The oversight mechanisms that were supposed to prevent future abuses became enablers of them.


Part V: The Consequences of Concentrated Investigative Power Without Accountability

Loss of Legitimacy

An agency that appears to protect its own will lose the public trust necessary for legitimacy. When legitimacy is lost, the entire institution becomes vulnerable.

Operational Effectiveness Decays

When trust diminishes, the FBI loses access to cooperation it used to have. When cooperation is lost, fewer crimes are solved.

A federal investigative agency without public cooperation cannot function. Witnesses won't come forward. Sources will disappear. The organization becomes self-defeating.

Democratic Accountability Disappears

An agency that investigates itself without external oversight becomes a tool of whoever holds executive power at any given moment. It ceases to be a law enforcement agency and becomes a political instrument.

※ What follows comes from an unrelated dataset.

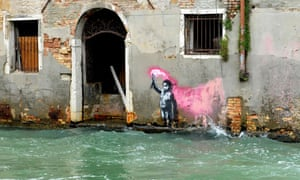 Venice, ItalyAn alleged work by British street artist Banksy depicting a migrant child wearing a lifejacket holding a pink flare, is painted on the outer wall of a house overlooking the canal Rio de Ca Foscari.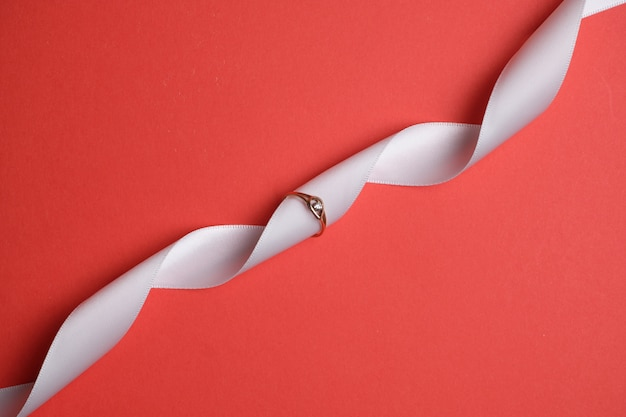 Złoty pierścionek z białą wstążką na czerwonej przestrzeni. widok z góry.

History shows this is not speculative. It happened under Hoover. The mechanism was the same: the power to investigate combined with the absence of meaningful external checks.

Political Pressure for Radical Reform Becomes Inevitable

When institutions lose legitimacy, political movements arise to dismantle them. The more the FBI appears to serve power rather than justice, the stronger those movements will become.

The irony is profound: by refusing to submit to normal oversight (allowing state investigators to participate in investigations of federal officers), the FBI accelerates the conditions that will eventually force it to submit to much more radical restructuring.


Conclusion: The Question Before Us

The FBI was created because the original constitutional system—decentralized, state-based law enforcement—couldn't handle modern crime. But that creation came with a warning: Congress feared exactly this outcome.

For 117 years, that warning has been validated repeatedly. Every time the FBI has escaped external oversight, it has abused that freedom. Every time abuse was exposed, the political system has demanded reform.

The Minneapolis ICE shooting investigation is not exceptional. It's exemplary. It demonstrates the mechanism: federal power investigating itself, state oversight removed, the public locked out.

If history is any guide, this pattern will not persist indefinitely. Either the FBI will be reformed to require mandatory state participation in investigations of federal officers—restoring the checks and balances that work—or the institution will eventually be dismantled and replaced with something more compatible with democratic governance.

The choice is not whether change will come. It's whether that change will be deliberate and thoughtful, or forced and destructive.

Those who built the FBI 117 years ago worried that centralized federal investigative power would eventually corrupt. That worry is being validated in real time. The only question is whether the institution learns that lesson, or whether it learns it the hard way—by ceasing to exist.